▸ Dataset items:
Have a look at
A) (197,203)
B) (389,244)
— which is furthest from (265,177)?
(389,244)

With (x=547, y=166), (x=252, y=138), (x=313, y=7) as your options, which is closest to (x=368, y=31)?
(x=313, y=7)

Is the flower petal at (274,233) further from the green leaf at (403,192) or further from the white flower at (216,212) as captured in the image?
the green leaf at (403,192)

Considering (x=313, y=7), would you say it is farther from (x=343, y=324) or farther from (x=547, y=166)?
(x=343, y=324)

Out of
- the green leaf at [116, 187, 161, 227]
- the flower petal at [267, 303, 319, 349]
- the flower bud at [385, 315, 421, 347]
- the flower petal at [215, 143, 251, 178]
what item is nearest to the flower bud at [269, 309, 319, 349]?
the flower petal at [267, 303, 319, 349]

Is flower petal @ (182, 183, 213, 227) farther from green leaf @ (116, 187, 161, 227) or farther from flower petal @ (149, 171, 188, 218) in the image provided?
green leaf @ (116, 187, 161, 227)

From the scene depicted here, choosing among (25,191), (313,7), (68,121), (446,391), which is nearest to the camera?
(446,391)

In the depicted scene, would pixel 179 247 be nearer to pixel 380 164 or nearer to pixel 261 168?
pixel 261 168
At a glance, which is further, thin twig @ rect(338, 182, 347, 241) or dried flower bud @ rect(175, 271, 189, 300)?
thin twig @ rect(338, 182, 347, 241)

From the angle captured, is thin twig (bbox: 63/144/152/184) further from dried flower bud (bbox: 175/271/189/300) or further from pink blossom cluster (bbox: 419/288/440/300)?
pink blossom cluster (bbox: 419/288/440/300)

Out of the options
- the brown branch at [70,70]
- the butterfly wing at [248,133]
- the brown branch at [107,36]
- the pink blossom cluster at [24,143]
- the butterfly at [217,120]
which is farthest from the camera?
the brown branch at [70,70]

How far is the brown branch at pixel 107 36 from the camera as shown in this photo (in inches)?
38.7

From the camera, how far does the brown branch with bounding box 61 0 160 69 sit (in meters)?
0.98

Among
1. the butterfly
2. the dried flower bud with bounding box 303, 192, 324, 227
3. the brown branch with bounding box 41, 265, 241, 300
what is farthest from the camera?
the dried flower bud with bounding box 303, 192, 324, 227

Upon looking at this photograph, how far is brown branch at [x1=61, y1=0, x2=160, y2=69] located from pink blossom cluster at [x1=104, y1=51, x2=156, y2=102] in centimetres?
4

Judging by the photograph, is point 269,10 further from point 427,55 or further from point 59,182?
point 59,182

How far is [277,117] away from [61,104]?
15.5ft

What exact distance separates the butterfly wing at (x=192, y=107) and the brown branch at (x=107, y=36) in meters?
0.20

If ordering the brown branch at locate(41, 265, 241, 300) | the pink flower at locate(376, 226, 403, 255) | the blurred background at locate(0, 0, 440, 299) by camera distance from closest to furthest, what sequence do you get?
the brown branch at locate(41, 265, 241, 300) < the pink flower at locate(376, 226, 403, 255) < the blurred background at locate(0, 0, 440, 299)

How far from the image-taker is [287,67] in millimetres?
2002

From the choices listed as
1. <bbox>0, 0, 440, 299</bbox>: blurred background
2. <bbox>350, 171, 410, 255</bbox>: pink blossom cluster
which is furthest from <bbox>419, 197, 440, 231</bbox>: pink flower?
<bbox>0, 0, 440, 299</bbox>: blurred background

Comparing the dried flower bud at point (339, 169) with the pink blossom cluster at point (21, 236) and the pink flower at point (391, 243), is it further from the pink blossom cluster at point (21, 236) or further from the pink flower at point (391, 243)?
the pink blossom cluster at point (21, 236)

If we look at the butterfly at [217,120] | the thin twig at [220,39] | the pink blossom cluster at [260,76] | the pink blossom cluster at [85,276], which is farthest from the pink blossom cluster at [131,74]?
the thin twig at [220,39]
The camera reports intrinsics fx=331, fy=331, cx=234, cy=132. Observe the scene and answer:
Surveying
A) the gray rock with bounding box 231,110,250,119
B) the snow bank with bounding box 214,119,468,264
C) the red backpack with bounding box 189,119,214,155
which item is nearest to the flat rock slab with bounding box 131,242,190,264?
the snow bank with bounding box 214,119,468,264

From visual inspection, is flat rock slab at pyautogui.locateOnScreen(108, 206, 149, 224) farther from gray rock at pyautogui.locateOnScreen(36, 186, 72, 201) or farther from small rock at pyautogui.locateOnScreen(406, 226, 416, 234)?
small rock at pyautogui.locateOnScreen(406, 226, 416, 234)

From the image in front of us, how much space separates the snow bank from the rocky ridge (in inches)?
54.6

▸ Task to complete: Render the lines from the one containing "The camera reports" through the end of the items, both included, as a numbered list, leaving out blank lines.

▸ The reply:
1. The camera reports intrinsics fx=331, fy=331, cx=234, cy=132. Observe the scene and answer:
2. Surveying
3. A) the gray rock with bounding box 231,110,250,119
4. B) the snow bank with bounding box 214,119,468,264
5. C) the red backpack with bounding box 189,119,214,155
6. which item is nearest to the flat rock slab with bounding box 131,242,190,264?
7. the snow bank with bounding box 214,119,468,264
8. From visual inspection, is flat rock slab at pyautogui.locateOnScreen(108, 206, 149, 224) farther from gray rock at pyautogui.locateOnScreen(36, 186, 72, 201) or farther from small rock at pyautogui.locateOnScreen(406, 226, 416, 234)?
9. small rock at pyautogui.locateOnScreen(406, 226, 416, 234)
10. From the image in front of us, how much space separates the snow bank from the rocky ridge (in inches)?
11. 54.6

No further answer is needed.